+++ EXTRAIT DU DOCUMENT
La réforme Barrette a trois ans cette semaine. Pour l’occasion, le Conseil central de Québec–Chaudière-Appalaches (CSN) et ses trois syndicats du secteur ont fait enquête pour savoir comment ça se passait sur le terrain. Nous avons rencontré des dizaines de personnes œuvrant un peu partout dans le réseau, des deux côtés du fleuve, dans une grande diversité de titres d’emploi et le constat est le même partout : le réseau est en crise et le personnel est au bout du rouleau.
Par Nicolas Lefebvre Legault, conseiller à l’information
Des témoignages convergents
Outre le personnel rencontré directement sur les sites, une vingtaine de personnes ont accepté de livrer un témoignage dans le cadre d’une série intitulée « Les visages de la réforme ». Les témoignages sont saisissants et dévoilent une réalité terrain peu reluisante.
« Ce qui ressort de l’enquête, c’est qu’il manque de personnel partout. En conséquence, les tâches s’alourdissent parce que les gens qui s’absentent ne sont pas remplacés, plusieurs corps de métier sont astreints à des heures supplémentaires obligatoires et l’épuisement professionnel est en progression », souligne Richard Boissinot, président du Syndicat des travailleuses et des travailleurs du CIUSSS de la Capitale-Nationale (CSN). « Les gens ont énormément de pression sur les épaules. Ils ressentent de plus en plus de frustration face à leur travail qu’ils n’ont plus le temps de bien faire, le climat de travail se détériore et les conflits se multiplient. »
« Nous assistons à la gigantisation de nos milieux de travail. Nos membres ne sont pas considérés et ne sont pas écoutés par leur employeur », explique Danny Roy, président du Syndicat des professionnèles, techniciennes et techniciens de la santé et des services sociaux de la Capitale-Nationale (CSN). Aux sévères problèmes de recrutement, s’ajoute un phénomène grandissant de désertion du réseau.
« Les conditions de travail se sont nettement déterriorées pour les personnes techniciennes et professionnelles depuis la mise en place de la réforme Barrette. Près de 8 % de nos membres sont actuellement en assurance salaire. Nous recevons quotidiennement des appels de nos membres qui veulent quitter le réseau avant de sombrer dans la maladie », explique Danny Roy. « C’est un phénomène inquiétant qui risque d’accentuer la pénurie de main-d’œuvre et d’affecter les services à la population». Plusieurs intervenants craignent un choc similaire aux départs massifs à la retraite de 1998.
++++++
+++ JEU DE DONNÉES
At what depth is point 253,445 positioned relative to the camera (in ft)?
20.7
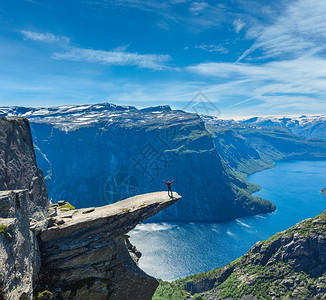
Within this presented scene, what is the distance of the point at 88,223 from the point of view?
67.3 ft

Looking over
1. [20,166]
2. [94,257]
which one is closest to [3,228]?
[20,166]

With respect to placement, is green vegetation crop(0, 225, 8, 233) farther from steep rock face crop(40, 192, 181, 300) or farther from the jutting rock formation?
steep rock face crop(40, 192, 181, 300)

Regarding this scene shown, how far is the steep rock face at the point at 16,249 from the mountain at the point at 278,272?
80.4 metres

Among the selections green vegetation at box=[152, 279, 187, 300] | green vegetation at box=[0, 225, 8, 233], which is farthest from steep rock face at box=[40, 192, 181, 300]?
green vegetation at box=[152, 279, 187, 300]

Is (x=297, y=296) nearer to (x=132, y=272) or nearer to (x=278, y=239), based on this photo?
(x=278, y=239)

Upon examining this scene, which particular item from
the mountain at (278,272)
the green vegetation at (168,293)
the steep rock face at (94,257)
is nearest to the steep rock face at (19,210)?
the steep rock face at (94,257)

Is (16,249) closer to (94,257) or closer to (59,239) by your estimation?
(59,239)

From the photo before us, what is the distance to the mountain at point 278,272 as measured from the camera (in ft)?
249

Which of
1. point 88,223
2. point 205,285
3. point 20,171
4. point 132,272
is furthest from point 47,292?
point 205,285

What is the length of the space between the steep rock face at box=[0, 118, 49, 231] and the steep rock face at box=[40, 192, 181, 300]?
229 cm

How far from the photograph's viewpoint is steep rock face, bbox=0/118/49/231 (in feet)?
60.2

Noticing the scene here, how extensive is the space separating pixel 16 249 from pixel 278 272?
323 ft

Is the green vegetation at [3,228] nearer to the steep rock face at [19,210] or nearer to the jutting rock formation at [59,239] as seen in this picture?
the steep rock face at [19,210]

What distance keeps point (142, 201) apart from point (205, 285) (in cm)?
10452
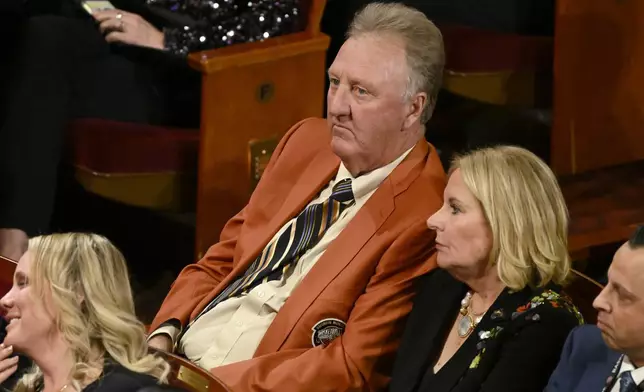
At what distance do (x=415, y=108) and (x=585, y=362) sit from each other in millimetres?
621

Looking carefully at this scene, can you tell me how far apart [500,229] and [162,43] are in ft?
4.34

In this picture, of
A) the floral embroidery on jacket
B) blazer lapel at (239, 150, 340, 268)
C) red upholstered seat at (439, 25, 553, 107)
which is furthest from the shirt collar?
red upholstered seat at (439, 25, 553, 107)

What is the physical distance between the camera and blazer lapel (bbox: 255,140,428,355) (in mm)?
2137

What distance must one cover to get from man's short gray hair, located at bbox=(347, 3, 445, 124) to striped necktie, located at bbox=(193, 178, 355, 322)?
0.21m

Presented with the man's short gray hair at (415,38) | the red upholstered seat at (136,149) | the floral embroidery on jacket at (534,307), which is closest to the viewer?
the floral embroidery on jacket at (534,307)

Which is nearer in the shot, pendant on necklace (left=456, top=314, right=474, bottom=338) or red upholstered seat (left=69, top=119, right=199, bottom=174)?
pendant on necklace (left=456, top=314, right=474, bottom=338)

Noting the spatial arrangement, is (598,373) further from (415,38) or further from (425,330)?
(415,38)

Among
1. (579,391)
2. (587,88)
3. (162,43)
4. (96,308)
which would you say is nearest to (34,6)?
(162,43)

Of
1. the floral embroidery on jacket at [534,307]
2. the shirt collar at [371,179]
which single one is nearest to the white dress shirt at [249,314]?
the shirt collar at [371,179]

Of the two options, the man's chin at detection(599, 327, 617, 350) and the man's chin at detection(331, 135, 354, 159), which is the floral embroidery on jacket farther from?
the man's chin at detection(331, 135, 354, 159)

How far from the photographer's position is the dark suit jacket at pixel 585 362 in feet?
5.78

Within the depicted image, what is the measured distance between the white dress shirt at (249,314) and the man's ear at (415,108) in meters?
0.06

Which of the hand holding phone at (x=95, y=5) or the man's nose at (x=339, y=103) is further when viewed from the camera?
the hand holding phone at (x=95, y=5)

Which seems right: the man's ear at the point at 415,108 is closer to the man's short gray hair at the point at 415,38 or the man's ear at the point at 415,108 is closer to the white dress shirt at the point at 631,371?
the man's short gray hair at the point at 415,38
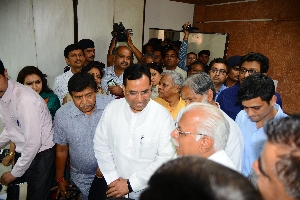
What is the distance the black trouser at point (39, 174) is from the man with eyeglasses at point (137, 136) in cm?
66

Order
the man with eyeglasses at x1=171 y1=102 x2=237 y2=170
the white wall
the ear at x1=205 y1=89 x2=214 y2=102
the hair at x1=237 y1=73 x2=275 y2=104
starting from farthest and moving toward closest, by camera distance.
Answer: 1. the white wall
2. the ear at x1=205 y1=89 x2=214 y2=102
3. the hair at x1=237 y1=73 x2=275 y2=104
4. the man with eyeglasses at x1=171 y1=102 x2=237 y2=170

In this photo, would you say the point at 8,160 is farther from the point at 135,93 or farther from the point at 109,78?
the point at 109,78

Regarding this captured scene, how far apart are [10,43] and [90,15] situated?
173 cm

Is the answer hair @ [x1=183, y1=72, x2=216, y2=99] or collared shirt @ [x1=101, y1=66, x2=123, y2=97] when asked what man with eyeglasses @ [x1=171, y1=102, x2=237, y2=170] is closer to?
hair @ [x1=183, y1=72, x2=216, y2=99]

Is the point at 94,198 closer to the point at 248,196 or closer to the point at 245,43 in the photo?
the point at 248,196

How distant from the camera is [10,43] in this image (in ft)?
13.8

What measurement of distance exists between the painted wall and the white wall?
43.7 inches

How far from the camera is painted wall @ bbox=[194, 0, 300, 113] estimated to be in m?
4.79

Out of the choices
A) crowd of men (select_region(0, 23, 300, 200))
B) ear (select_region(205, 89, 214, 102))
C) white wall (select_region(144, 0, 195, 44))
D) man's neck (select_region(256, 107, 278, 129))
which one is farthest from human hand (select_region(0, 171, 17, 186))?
white wall (select_region(144, 0, 195, 44))

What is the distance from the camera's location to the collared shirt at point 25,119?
177cm

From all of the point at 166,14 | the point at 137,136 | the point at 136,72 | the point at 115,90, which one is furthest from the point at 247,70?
the point at 166,14

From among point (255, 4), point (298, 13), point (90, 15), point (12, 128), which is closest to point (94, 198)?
point (12, 128)

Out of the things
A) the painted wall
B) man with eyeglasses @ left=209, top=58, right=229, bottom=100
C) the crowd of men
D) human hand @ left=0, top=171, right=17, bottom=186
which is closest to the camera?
the crowd of men

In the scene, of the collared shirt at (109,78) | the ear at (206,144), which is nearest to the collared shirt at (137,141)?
the ear at (206,144)
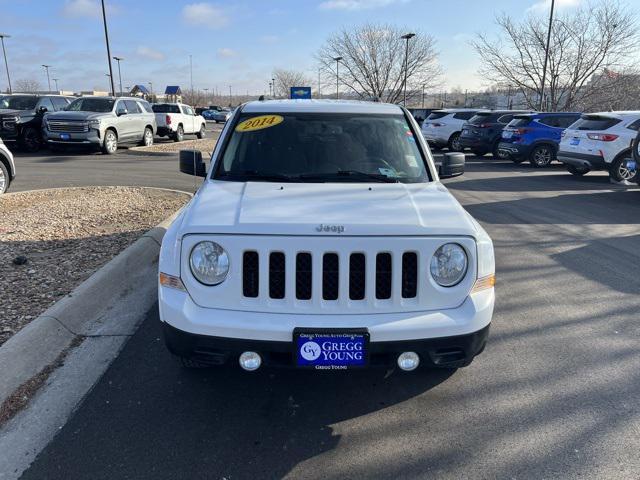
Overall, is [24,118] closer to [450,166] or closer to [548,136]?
[548,136]

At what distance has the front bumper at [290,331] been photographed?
107 inches

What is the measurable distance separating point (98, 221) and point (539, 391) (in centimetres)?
633

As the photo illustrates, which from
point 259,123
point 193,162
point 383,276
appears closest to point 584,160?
point 259,123

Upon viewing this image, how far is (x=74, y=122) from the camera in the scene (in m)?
16.7

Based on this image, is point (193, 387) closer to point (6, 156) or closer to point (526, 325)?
point (526, 325)

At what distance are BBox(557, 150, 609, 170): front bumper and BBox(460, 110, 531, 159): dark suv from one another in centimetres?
508

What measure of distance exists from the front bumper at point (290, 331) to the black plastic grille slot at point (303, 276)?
12cm

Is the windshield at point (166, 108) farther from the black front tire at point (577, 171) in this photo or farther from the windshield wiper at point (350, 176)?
the windshield wiper at point (350, 176)

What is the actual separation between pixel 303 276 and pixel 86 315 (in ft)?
7.96

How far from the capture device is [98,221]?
7.52 metres

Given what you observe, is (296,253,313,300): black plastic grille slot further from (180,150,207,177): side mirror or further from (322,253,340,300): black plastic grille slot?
(180,150,207,177): side mirror

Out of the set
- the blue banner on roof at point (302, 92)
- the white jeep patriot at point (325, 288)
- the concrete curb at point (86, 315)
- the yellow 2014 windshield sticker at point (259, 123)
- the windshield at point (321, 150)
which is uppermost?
the blue banner on roof at point (302, 92)

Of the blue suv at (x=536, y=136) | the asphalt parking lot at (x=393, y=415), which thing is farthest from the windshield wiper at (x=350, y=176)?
the blue suv at (x=536, y=136)

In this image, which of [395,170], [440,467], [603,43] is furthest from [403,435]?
[603,43]
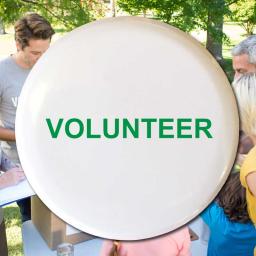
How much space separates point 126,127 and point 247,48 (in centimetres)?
53

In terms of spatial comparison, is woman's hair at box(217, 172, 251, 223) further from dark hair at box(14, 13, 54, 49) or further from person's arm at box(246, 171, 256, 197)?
dark hair at box(14, 13, 54, 49)

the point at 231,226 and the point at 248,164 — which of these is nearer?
the point at 248,164

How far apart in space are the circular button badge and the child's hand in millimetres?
181

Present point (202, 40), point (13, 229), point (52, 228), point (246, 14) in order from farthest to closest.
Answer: point (13, 229), point (246, 14), point (52, 228), point (202, 40)

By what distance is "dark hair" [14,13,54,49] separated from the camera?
3.60ft

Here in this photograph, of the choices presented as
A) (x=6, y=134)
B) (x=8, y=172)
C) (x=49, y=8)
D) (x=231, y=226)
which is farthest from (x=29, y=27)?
(x=231, y=226)

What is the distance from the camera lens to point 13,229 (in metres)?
1.69

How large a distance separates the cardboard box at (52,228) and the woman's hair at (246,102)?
454 millimetres

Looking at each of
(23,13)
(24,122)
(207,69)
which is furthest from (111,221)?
(23,13)

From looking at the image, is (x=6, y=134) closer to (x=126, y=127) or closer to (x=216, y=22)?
(x=126, y=127)

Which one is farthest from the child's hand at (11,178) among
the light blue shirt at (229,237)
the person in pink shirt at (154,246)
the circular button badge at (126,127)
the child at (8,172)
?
the light blue shirt at (229,237)

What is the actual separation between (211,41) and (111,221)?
519mm

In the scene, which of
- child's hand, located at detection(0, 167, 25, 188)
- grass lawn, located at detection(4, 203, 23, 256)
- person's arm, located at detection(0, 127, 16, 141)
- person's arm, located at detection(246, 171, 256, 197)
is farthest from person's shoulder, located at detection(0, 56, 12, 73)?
person's arm, located at detection(246, 171, 256, 197)

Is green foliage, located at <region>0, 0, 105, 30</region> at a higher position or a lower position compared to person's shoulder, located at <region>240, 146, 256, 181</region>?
higher
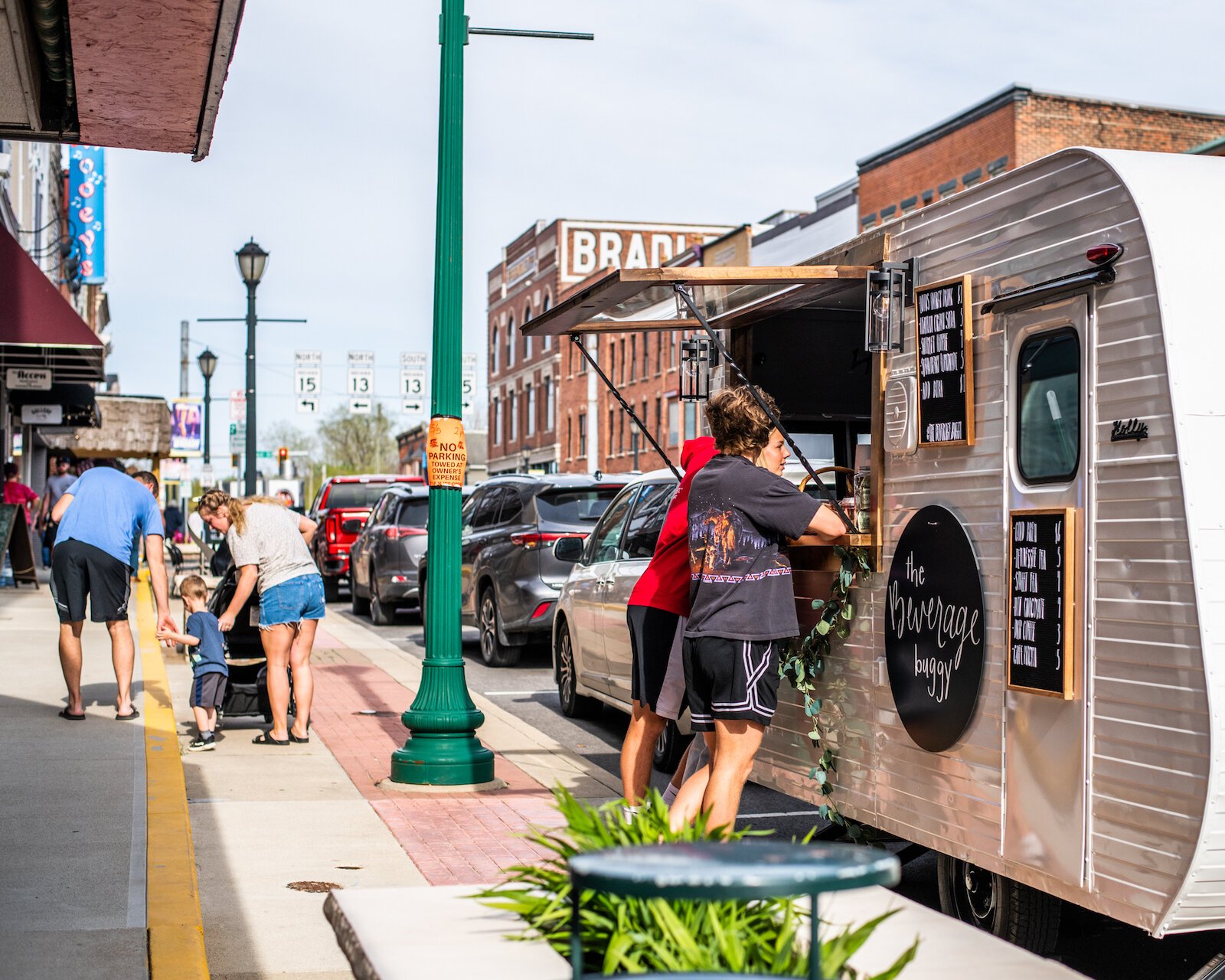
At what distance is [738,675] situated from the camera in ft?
++++++
■ **CONSIGNES**:
1. D'après l'extrait sur la réforme Barrette, expliquez en une à trois phrases pourquoi les tâches du personnel s'alourdissent.
2. Écrivez la suite de l'extrait sur la réforme Barrette à partir de sa dernière phrase.

■ **RÉPONSES SUCCESSIVES**:
1. Les tâches s'alourdissent parce que les personnes qui s'absentent ne sont pas remplacées. Il manque en effet de personnel partout.

2.
Sous-financement et explosion des coûts d’assurance
« Les chiffres ne mentent pas et corroborent les témoignages recueillis », explique Lucie Langlois, vice-présidente régionale pour la fédération de la santé et des services sociaux (FSSS-CSN). Une récente étude de la fédération de la santé et des services sociaux (FSSS-CSN) révélait que le manque à gagner cumulatif des quatre dernières années s’élevait entre 5 et 7 milliards de dollars dans l’ensemble du réseau. « Les coupures ont laissé des traces profondes et d’ailleurs, ce n’est pas fini », dénonce Lucie Langlois.
« Nous constatons une explosion des coûts de l’assurance salaire au CISSS Chaudière-Appalaches », révèle Barbara Poirier, présidente du Syndicat du personnel de bureau, des techniciens et professionnels de l’administration de Chaudière-Appalaches (CSN), « très concrètement, c’est plus de 6 % de la masse salariale qui est allée en assurance salaire l’an dernier, l’épuisement du personnel coûte excessivement cher au réseau ». Par ailleurs, l’employeur dépense une fortune pour faire revenir les gens
au travail, tombés au combat parce que justement, ils tiennent ce réseau malade à bout de bras, et ce, au lieu de mettre en place des solutions qui éviteraient justement ces congés maladie. Le ministre aura beau dire que c’est là une conséquence attendue de la réorganisation du réseau, il n’en demeure pas moins que la part de la masse salariale qui va en assurance salaire est en progression constante depuis quatre ans et c’est inacceptable! « Aussi, il faudrait réaliser qu’au-delà des chiffres astronomiques, on parle quand même de travailleurs et de travailleuses que leur travail a littéralement rendu malades, ce sont des gens qui souffrent », s’indigne Barbara Poirier.